An Uncommon Presentation of Tuberculosis with Cervical Pott’s Disease Initially Suspected as Metastatic Lung Cancer
Roberta Buso1, 2, Marcello Rattazzi1, 2, Massimo Puato1, Paolo Pauletto*, 1, 2
Identifiers and Pagination:Year: 2013
First Page: 86
Last Page: 89
Publisher Id: TOIDJ-7-86
Article History:Received Date: 11/3/2013
Revision Received Date: 13/3/2013
Acceptance Date: 1/4/2013
Electronic publication date: 17/5/2013
Collection year: 2013
open-access license: This is an open access article distributed under the terms of the Creative Commons Attribution 4.0 International Public License (CC-BY 4.0), a copy of which is available at: https://creativecommons.org/licenses/by/4.0/legalcode. This license permits unrestricted use, distribution, and reproduction in any medium, provided the original author and source are credited.
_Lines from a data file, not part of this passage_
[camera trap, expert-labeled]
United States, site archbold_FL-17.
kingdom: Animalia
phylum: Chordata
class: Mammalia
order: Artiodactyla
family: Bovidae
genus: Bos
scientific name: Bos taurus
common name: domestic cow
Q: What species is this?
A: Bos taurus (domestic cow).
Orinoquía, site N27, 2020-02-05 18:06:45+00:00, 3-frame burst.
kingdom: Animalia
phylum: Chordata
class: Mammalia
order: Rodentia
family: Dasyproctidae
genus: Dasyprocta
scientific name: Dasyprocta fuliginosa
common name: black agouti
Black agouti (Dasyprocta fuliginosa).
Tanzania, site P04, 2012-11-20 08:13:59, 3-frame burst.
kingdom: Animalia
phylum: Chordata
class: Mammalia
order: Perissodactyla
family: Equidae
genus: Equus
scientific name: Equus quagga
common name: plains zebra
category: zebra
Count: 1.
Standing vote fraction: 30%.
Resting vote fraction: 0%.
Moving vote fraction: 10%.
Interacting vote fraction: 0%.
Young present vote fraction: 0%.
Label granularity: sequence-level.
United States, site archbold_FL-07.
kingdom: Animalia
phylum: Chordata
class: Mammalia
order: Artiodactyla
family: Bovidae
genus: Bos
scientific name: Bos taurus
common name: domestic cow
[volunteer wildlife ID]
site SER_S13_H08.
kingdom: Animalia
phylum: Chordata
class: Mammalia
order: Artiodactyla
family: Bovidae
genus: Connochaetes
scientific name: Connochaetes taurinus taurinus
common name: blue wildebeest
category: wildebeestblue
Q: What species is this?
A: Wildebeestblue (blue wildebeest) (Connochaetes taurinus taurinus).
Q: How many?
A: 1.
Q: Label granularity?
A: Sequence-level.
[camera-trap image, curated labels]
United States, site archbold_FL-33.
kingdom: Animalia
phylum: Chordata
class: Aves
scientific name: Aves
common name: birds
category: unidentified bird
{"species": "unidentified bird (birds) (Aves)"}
Cervical Pott's disease is a rare clinical condition whose diagnosis is usually delayed. We report a case of lung tuberculosis (TB) and cervical Pott’s disease mimicking a metastatic lung cancer. The patient presented with persistent cervical pain. Radiologic examinations showed the presence of a lytic lesion of C3 vertebral body, associated with spinal cord compression. A CT scan of the thorax showed a lung nodule highly suspicious for malignancy in the apical region of right lung upper lobe. Neurosurgical decompression was performed. Unexpectedly, histological analysis showed the presence of an inflammatory infiltrate suggestive for TB infection. The patient was immediately treated with antituberculous drugs. Atypical forms of spinal TB, such as cervical TB, can be misdiagnosed as primary or metastatic cancers and lead to delay of treatment initiation that could be fatal. Awareness of this uncommon TB presentation is important to prevent morbidity and mortality associated with spinal cord injury and disease dissemination.